A stony silence descended. I watched the verdant fields of a couple of counties roll by. The peace was interrupted by the intrusion of the guard, requesting to see our tickets.
“Oho!” he laughed, clipping holes with abandon. “Going all the way, are we, girls?”
Miss Lindquist’s lip curled but the fellow was not addressing her. He smoothed his unruly moustaches with a finger and wiggled his equally bushy eyebrows in my direction. “Always happy to punch your ticket, Miss,” he touched the peak of his hat. “If you catch my meaning.”
I froze. How to respond? I was forbidden the expediency of a smart retort. I dipped my head - would that be taken as acknowledgment? Or as encouragement? Flirtation? What is the etiquette in these situations?
Luckily, Miss Lindquist intervened. She got to her feet, snatched our tickets from the fellow’s grasp and bade him a good day. Her glacial tones drained the good cheer from his cheeks and he withdrew, backing out like a nervous servant.
“Are you seeing what I am meaning?

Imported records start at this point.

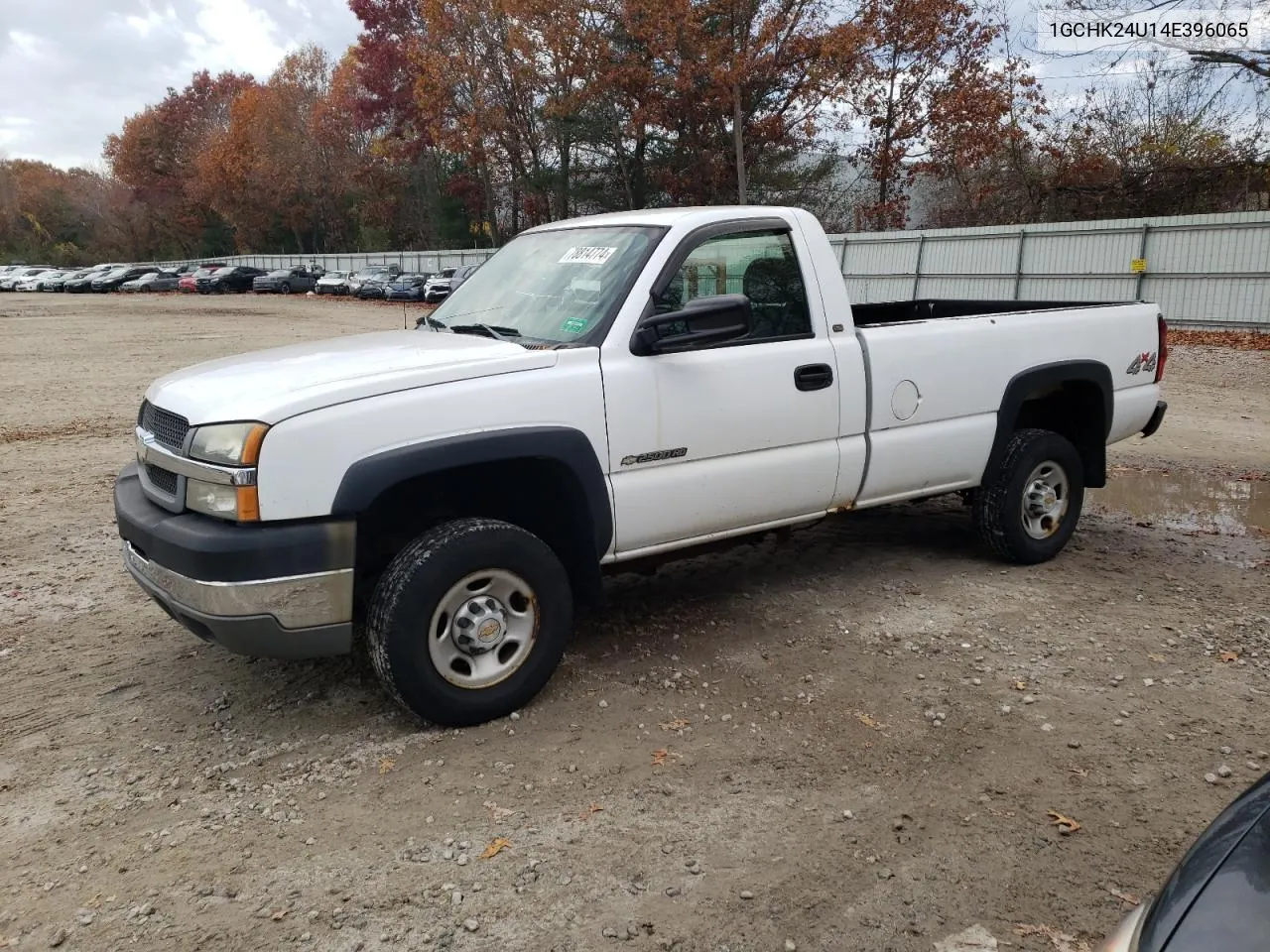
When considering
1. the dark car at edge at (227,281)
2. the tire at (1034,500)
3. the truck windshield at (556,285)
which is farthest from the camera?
the dark car at edge at (227,281)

Men!”
My shoulders hitched in a shrug. I knew better than to say so out loud but I suspected much of her annoyance arose from jealousy. The fellow had shown no interest in her charms and, to rub salt into the wound, had overtly preferred her sister. No wonder she was so anti- the whole gender!
Our journey rumbled on in silence, save for the percussive progress of the train along the tracks. Eventually, by the time we had passed through the Midlands and into the North Country, Miss Lindquist thawed and, taking a notebook from her purse, came to sit beside me.
“Sister, dear,” she began with a hint of mockery, “I must be bringing you up-to-date with matters concerning my - that is to say, our - father.”
“Which art in heaven,” I intoned, rather drolly I thought, but she was having none of it. She slapped the back of my hand.
“Be remembering when I was telling you not to be speaking,” she admonished. “Now, be attending this tale I will be telling, for there might be something in it that will be helping our ends.”